┌──

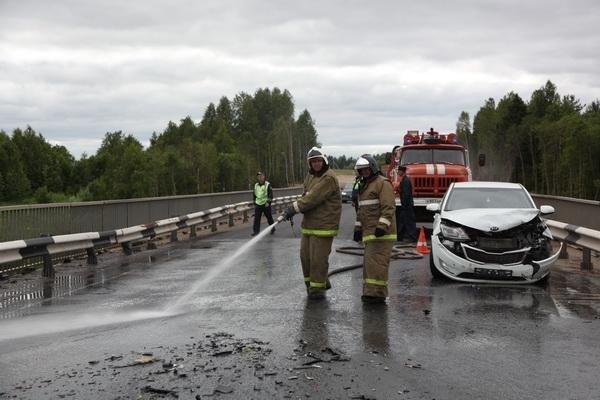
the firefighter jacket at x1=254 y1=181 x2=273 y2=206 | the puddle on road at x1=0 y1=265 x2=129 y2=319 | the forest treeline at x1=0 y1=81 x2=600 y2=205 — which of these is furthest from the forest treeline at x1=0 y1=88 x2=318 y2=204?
the puddle on road at x1=0 y1=265 x2=129 y2=319

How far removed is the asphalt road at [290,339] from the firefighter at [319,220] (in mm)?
328

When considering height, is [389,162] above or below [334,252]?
above

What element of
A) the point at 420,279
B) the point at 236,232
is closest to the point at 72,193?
the point at 236,232

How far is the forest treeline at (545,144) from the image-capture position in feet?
285

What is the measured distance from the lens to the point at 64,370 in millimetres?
5223

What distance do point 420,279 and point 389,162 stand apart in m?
10.5

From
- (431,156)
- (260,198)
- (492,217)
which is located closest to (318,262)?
(492,217)

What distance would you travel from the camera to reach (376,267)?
827cm

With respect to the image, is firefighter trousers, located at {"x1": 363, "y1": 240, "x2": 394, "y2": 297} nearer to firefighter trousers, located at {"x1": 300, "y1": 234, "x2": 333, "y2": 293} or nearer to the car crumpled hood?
firefighter trousers, located at {"x1": 300, "y1": 234, "x2": 333, "y2": 293}

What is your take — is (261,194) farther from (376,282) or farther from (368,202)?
(376,282)

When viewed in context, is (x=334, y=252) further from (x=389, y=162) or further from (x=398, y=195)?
(x=389, y=162)

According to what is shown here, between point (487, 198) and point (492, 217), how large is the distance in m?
1.57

└──

**The problem**
Reproduce the records verbatim, starting with the line that contains "What distance would" and going on through the last line of the records.

**Task response**
What distance would you travel from the camera to reach (376,267)?
827cm

With respect to the image, is firefighter trousers, located at {"x1": 363, "y1": 240, "x2": 394, "y2": 297} nearer to firefighter trousers, located at {"x1": 300, "y1": 234, "x2": 333, "y2": 293} or nearer to the car crumpled hood?
firefighter trousers, located at {"x1": 300, "y1": 234, "x2": 333, "y2": 293}

What is your take — is (261,194) farther from (376,282) or farther from (368,202)?
(376,282)

When viewed in context, is (x=334, y=252) further from (x=389, y=162) or further from (x=398, y=195)?
(x=389, y=162)

According to what is shown here, between point (487, 198) and point (492, 217), how large is the distance in m?
1.57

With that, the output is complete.